Lottie Williams was exercising near Tulsa in 1997 when a 5-inch piece of rocket debris struck her shoulder; she was not injured. The fragment was later traced to the second stage of a Delta II rocket that reentered about 42 nautical miles above Topeka on Jan. 22, 1997, scattering debris including a 551-pound tank. Investigators estimate the chance of a person being hit by space debris as under one in a trillion. Still, a 2025 IADC report warns orbital debris could double within decades, raising risks to satellites and crewed missions.

On a clear day in 1997, Lottie Williams was exercising in a park near Tulsa, Oklahoma, when she saw a bright streak in the sky and, minutes later, felt something tap her shoulder. The object — about 5 inches long and about the weight of an empty soda can — bounced onto the grass beside her. She was uninjured, but the event would later be confirmed as a rare case of human-made space debris striking a person.

What Happened

Investigators eventually traced the scorched fiberglass fragment back to the second stage of a Delta II rocket. That stage had launched an Air Force satellite from California in April 1996; over time atmospheric drag caused the stage to decay and reenter Earth’s atmosphere.

On Jan. 22, 1997, the rocket stage began an uncontrolled reentry about 42 nautical miles above Topeka, Kansas, scattering debris across parts of Texas and Oklahoma. The debris field included a 551-pound propellant tank that crashed near a Texas farmhouse, and dozens of smaller fragments. Roughly 30 minutes after the stage began its descent, one fragment struck Williams’ shoulder.

"I think I was blessed that it doesn't weigh that much," Williams told NPR in 2011. "I mean, that was one of the weirdest things that ever happened to me."

Why This Was Unusual — And What It Means

The United States Air Force formally identified the fragment in 2001. During uncontrolled reentry, large components can heat to more than 2,000 degrees Fahrenheit and break apart; remaining pieces can travel at extremely high velocities — in some cases more than 20 times the speed of a typical bullet — before slowing through the lower atmosphere. Still, analysts estimate the chances of a person on the ground being struck by falling space debris are vanishingly small — on the order of less than one in a trillion.
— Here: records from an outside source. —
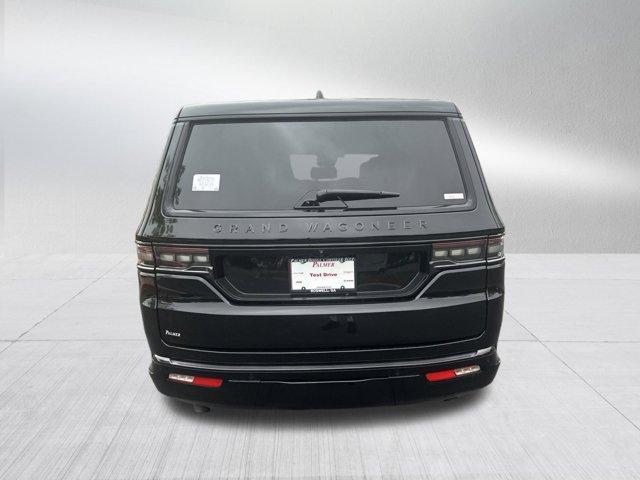 new 2025 Jeep Grand Wagoneer L car, priced at $99,305
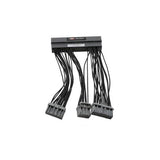BLOX Racing Honda OBD2A - OBD1 ECU Jumper Harness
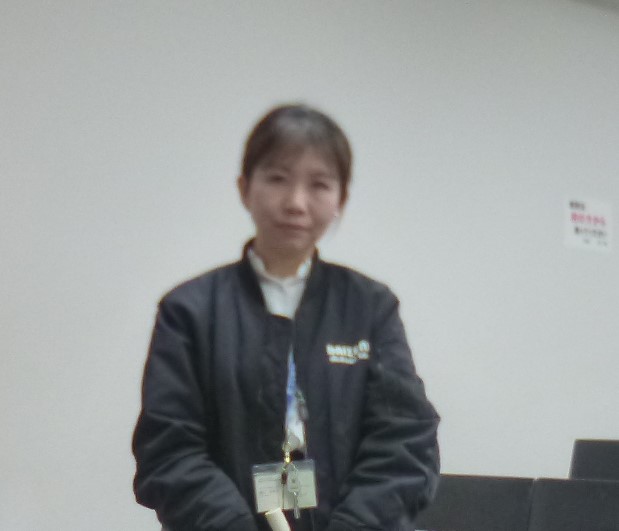 教室長 溝江 有希子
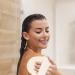 Natural Luffa Shower Sponge - Exfoliating Loofah Body Brush for Men & Women - Remove Dead Skin & Improve Circulation - Buy Online on GoSupps.com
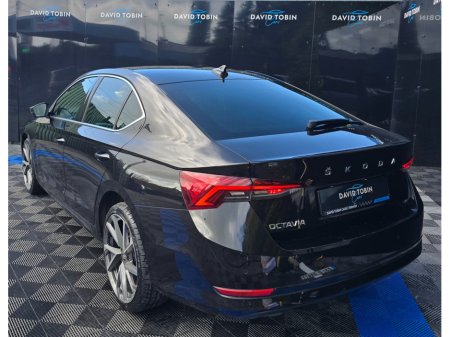 2023 Skoda Octavia - photo 11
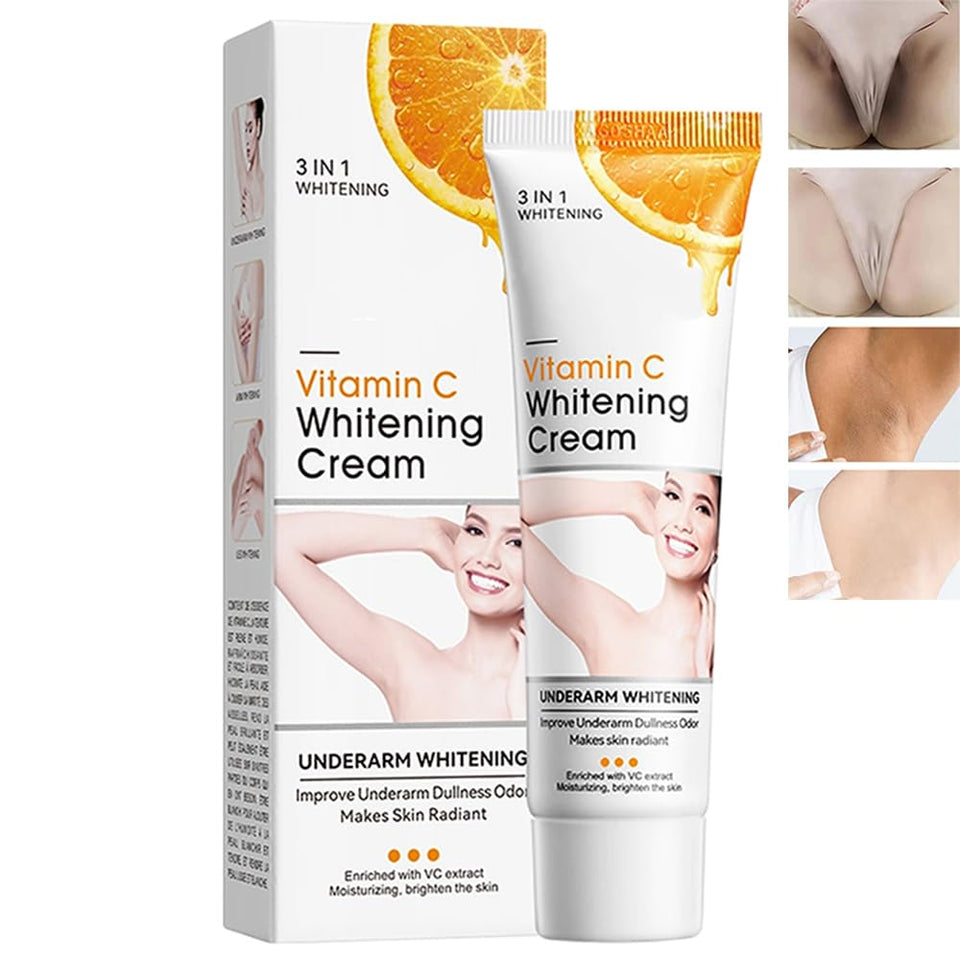 Yeweian front packaging showing tube and benefits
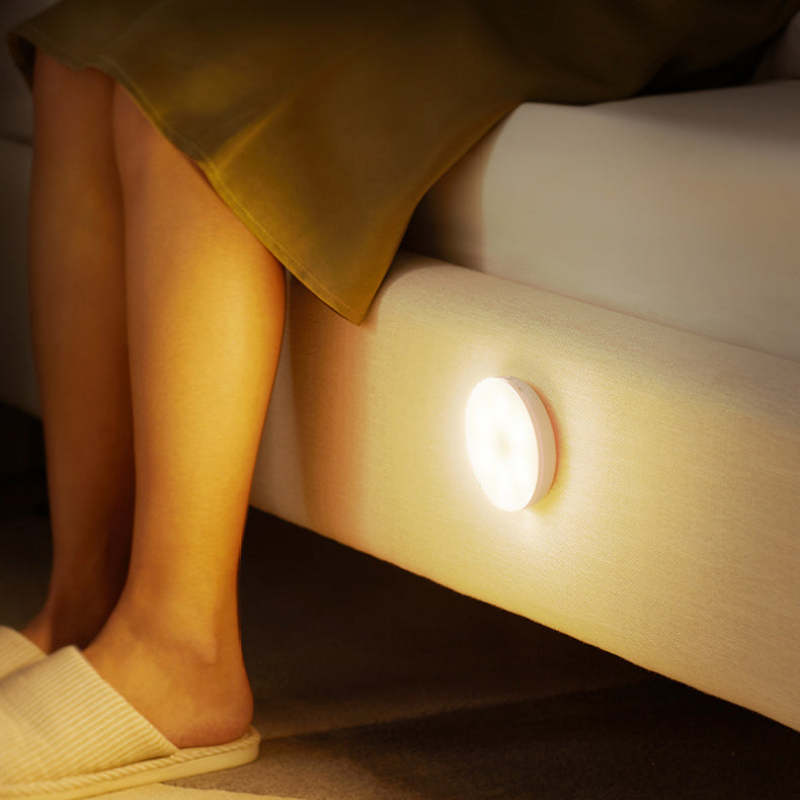 Vinigak Magnetic Sensor Wall Light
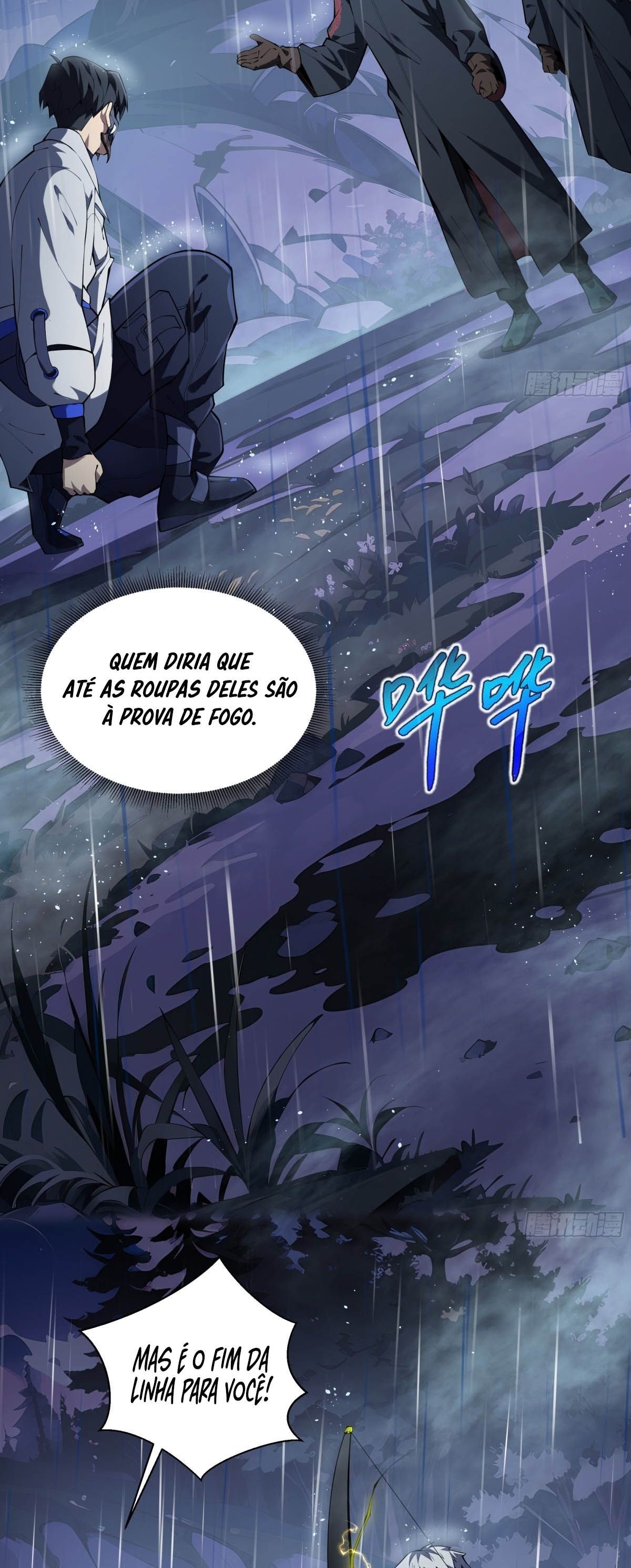 Read Eu Me Contratei PT Manga Online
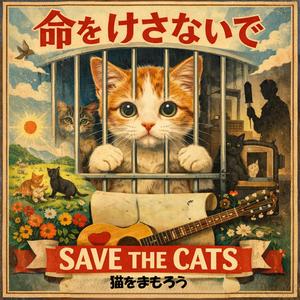 ねこはつらいよ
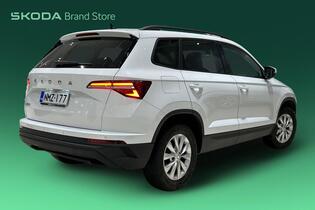 Skoda Karoq vaihtoauto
That low probability offers some reassurance today, but the broader trend is concerning: a 2025 report by the Inter-Agency Space Debris Coordination Committee (IADC), which represents more than 10 national space agencies, warns that the amount of orbital debris could double in less than five decades as commercial satellite constellations expand. A larger population of debris raises the risk to operational satellites, spacecraft and future crewed missions, and it could complicate efforts to use certain orbital paths.

In short: Lottie Williams’ experience remains an extraordinarily rare anecdote of falling space junk making contact with a person. However, the growing amount of orbital debris is a real and widening challenge for the spacefaring world.